• **Passage to read**:
## Begin

The Right to freedom of speech and expression is both a legitimate right and a legal obligation, with the aim of fostering peace and a spirit of mutual brotherhood among all Indians, regardless of religious, linguistic, or regional differences. In order for a person to freely exercise his right to free expression, others must uphold their basic responsibilities and when another person’s obligation is enforced will one’s right be enforced. One pays the price for another’s right, and the cycle continues. If one of the parties fails to pay for another’s privilege, the same will be mirrored, resulting in the privilege’s extinction in respect of both.

 In today’s world, freedom of expression has come under intense pressure and has been severely curtailed. Without a doubt, freedom of speech has gained a sense of flexibility and has been subjected to a lot less restrictions in comparison to the pre-independence era; nevertheless, there have been many attempts by power wielders, primarily politicians, to restrict this freedom to their advantage by exploiting the bewilderment of the masses and further alienating them under various authors, journalists, activists, and film directors have been the hardest hit by the crisis.

Media, being the fourth pillar of democracy is collaterally intertwined with our subject. Several journalists have been deprived of their basic rights in their pursuit of exposing the truth and exercising freedom of press. Eminent journalists, including Sandeep Sharma, an investigative journalist reporting on unabated illegal sand mining and the alleged involvement of police in the same, who was crushed by a truck in Bhind, Madhya Pradesh; and Patricia Mukhim, editor of the Shillong Times, who had a petrol bomb thrown at her home, are few among the many, to have been subjected to aggravated threats, and while some have been killed, others have been fomented.

## End

• **Data listing**:
## Begin

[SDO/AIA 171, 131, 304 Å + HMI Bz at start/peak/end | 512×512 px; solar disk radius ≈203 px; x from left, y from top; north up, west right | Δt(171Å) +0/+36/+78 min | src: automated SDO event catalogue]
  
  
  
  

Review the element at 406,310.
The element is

## End
## Begin

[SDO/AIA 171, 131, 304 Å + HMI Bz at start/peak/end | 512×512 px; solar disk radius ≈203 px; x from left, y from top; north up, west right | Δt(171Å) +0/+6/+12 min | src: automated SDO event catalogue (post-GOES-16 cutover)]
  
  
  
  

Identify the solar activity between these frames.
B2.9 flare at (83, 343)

## End

• **Requests**:
• A. In the passage on freedom of speech, what leads to the privilege being extinguished for both parties? Explain in one to three sentences.
• B. Reproduce word for word the stretch of the passage on freedom of speech from "Media, being the" through "have been fomented.".

• **Solutions to the problems**:
• A. One person can exercise the right to free expression only when others uphold their basic responsibilities, so each person pays the price for another's right. If one party fails to pay for the other's privilege, that failure is mirrored, and the privilege is extinguished for both.

• B.
Media, being the fourth pillar of democracy is collaterally intertwined with our subject. Several journalists have been deprived of their basic rights in their pursuit of exposing the truth and exercising freedom of press. Eminent journalists, including Sandeep Sharma, an investigative journalist reporting on unabated illegal sand mining and the alleged involvement of police in the same, who was crushed by a truck in Bhind, Madhya Pradesh; and Patricia Mukhim, editor of the Shillong Times, who had a petrol bomb thrown at her home, are few among the many, to have been subjected to aggravated threats, and while some have been killed, others have been fomented.